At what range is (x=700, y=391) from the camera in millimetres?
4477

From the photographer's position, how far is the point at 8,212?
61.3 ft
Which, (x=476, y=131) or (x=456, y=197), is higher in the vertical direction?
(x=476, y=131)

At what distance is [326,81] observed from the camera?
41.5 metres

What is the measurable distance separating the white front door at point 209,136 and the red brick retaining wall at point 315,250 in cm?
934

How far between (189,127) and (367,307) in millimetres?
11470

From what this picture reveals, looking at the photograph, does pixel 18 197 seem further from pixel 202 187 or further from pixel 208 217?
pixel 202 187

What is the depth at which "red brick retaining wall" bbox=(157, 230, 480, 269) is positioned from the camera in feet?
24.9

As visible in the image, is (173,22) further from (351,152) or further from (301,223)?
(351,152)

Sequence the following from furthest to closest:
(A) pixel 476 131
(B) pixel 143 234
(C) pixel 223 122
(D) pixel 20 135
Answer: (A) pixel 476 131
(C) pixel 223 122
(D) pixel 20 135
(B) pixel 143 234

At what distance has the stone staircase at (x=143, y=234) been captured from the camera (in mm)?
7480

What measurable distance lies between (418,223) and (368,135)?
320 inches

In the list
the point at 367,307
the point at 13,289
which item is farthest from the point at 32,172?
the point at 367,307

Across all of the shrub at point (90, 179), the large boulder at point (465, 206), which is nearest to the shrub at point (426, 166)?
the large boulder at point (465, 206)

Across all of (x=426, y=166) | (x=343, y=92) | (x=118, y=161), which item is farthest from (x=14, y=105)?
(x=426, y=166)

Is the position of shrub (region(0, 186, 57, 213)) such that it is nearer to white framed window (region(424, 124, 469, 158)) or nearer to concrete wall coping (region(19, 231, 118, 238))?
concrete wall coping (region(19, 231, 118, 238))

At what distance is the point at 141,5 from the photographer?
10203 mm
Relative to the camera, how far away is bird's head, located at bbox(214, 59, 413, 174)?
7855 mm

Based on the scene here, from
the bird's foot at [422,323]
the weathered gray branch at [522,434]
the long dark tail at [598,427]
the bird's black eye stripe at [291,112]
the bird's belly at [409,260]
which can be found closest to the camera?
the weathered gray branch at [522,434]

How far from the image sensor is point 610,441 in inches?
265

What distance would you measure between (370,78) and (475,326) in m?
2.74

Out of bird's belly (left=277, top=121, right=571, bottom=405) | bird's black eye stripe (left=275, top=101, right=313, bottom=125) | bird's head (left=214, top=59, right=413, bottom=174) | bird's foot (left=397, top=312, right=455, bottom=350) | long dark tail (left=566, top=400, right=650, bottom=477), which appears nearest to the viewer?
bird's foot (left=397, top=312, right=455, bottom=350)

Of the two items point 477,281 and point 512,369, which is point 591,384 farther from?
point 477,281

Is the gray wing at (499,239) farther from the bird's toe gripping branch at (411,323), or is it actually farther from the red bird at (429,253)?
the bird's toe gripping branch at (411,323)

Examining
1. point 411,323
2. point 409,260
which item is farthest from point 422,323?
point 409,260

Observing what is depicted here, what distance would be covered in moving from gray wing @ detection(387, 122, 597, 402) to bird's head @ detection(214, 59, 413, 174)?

■ The task:
Reproduce the material verbatim, line by line.

■ Task output:
At what range is (x=700, y=391) from the camera in millimetres?
4477

From the photographer's position, how far is the point at 8,212?
61.3 ft
Which, (x=476, y=131) or (x=456, y=197), is higher in the vertical direction?
(x=476, y=131)

At what distance is [326,81] observed from the camera?
41.5 metres

What is the measurable distance separating the white front door at point 209,136 and the red brick retaining wall at point 315,250 in cm?
934

How far between (189,127) and (367,307) in millimetres?
11470

From what this picture reveals, looking at the photograph, does pixel 18 197 seem further from pixel 202 187 or further from pixel 208 217?
pixel 202 187

What is the depth at which "red brick retaining wall" bbox=(157, 230, 480, 269) is positioned from the camera in feet?
24.9

As visible in the image, is (173,22) further from (351,152) or further from (301,223)?
(351,152)

Sequence the following from furthest to closest:
(A) pixel 476 131
(B) pixel 143 234
(C) pixel 223 122
(D) pixel 20 135
Answer: (A) pixel 476 131
(C) pixel 223 122
(D) pixel 20 135
(B) pixel 143 234

At what distance has the stone staircase at (x=143, y=234) been captured from the camera (in mm)?
7480

What measurable distance lies between (418,223) and (368,135)?
320 inches

In the list
the point at 367,307
the point at 13,289
which item is farthest from the point at 32,172?
the point at 367,307

Across all of the shrub at point (90, 179), the large boulder at point (465, 206), which is nearest to the shrub at point (426, 166)?
the large boulder at point (465, 206)

Across all of (x=426, y=166) | (x=343, y=92) | (x=118, y=161), which item is farthest from (x=14, y=105)?
(x=426, y=166)

Is the position of shrub (region(0, 186, 57, 213)) such that it is nearer to white framed window (region(424, 124, 469, 158)) or nearer to concrete wall coping (region(19, 231, 118, 238))?
concrete wall coping (region(19, 231, 118, 238))

At what distance is the point at 141,5 from the photographer?
10203 mm
Relative to the camera, how far away is bird's head, located at bbox(214, 59, 413, 174)?
7855 mm

Based on the scene here, from
the bird's foot at [422,323]
the weathered gray branch at [522,434]
the long dark tail at [598,427]
the bird's black eye stripe at [291,112]
the bird's belly at [409,260]
which can be found closest to the camera?
the weathered gray branch at [522,434]

How far from the image sensor is point 610,441 in inches?
265

What distance would you measure between (370,78) and (475,326) in m?
2.74

Out of bird's belly (left=277, top=121, right=571, bottom=405) | bird's black eye stripe (left=275, top=101, right=313, bottom=125) | bird's head (left=214, top=59, right=413, bottom=174) | bird's foot (left=397, top=312, right=455, bottom=350) | long dark tail (left=566, top=400, right=650, bottom=477), which appears nearest to the viewer?
bird's foot (left=397, top=312, right=455, bottom=350)

Of the two items point 477,281 and point 512,369, which is point 591,384 farther from?
point 477,281

Is the gray wing at (499,239) farther from the bird's toe gripping branch at (411,323), or is it actually farther from the red bird at (429,253)?
the bird's toe gripping branch at (411,323)

Examining
1. point 411,323
2. point 409,260
which item is farthest from point 422,323?
point 409,260

Observing what is depicted here, what distance would be covered in moving from gray wing @ detection(387, 122, 597, 402) to bird's head @ detection(214, 59, 413, 174)?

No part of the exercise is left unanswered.